The initial phase of the project focuses on building a QA Chatbot for the persona #1 Friends Fan. This persona will be a bot well versed with information about the TV show Friends (1994-2004). For this persona the ConvoKit Friends corpus will be used. Across the 10 seasons there are 236 episodes, 3,107 scenes (conversations), 67,373 utterances, and 700 characters (users). More Personas such as Family Doctor and Jack Sparrow will be explored through the project.

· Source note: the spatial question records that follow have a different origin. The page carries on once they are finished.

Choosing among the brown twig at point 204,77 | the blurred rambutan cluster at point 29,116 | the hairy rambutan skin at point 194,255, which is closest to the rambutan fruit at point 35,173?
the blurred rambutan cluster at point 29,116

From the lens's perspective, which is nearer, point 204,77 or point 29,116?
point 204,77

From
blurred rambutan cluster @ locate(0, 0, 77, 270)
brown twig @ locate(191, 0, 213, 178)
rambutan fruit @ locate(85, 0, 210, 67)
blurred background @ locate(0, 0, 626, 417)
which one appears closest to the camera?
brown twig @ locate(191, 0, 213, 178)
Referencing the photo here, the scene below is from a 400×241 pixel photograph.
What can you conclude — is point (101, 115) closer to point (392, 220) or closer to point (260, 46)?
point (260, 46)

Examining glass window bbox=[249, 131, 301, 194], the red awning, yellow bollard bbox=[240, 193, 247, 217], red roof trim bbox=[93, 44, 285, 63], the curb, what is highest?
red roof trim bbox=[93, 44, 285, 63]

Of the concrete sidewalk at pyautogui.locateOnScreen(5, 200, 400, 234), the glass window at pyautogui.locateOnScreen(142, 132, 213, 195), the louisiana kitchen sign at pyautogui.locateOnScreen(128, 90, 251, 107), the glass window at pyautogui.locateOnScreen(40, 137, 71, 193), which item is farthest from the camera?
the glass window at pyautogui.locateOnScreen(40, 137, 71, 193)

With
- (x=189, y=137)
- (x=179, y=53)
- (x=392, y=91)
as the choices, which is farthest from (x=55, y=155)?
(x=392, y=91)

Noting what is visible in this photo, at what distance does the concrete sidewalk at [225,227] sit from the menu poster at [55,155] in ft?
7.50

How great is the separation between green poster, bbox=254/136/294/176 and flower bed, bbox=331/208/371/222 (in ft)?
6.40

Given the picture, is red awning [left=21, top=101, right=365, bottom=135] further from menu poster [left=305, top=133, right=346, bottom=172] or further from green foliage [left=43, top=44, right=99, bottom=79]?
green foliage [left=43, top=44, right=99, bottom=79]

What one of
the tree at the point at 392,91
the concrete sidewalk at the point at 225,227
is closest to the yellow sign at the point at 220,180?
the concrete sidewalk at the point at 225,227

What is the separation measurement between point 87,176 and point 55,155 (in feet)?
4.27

The raw corpus of text for each persona, will be put through the data preparation pipeline, which will fetch data from respective sources, perform necessary data preprocessing and cleaning. This will ensure that the data pull and formatting are consistent, enabling the project to scale well across more persona-additions.
For each persona, an evaluation dataset will be created. The evaluation dataset will contain the question, reference answer, and 3 wrong answers.
To effectively run large language models (LLMs) on devices with limited processing power, compressed models like GGML or GGUF will be employed. GPT4all or llama.cpp executables will be utilized to incorporate both CPU and GPU, ensuring quick response times for inference tasks. For each persona, the underlying LLM model will be fine-tuned on cloud computing systems using parameter-efficient optimization techniques such as QLoRA and AdaLoRA.
The following evaluation metrics will be used as part of the project. A curated evaluation dataset will be used to validate each persona chatbot.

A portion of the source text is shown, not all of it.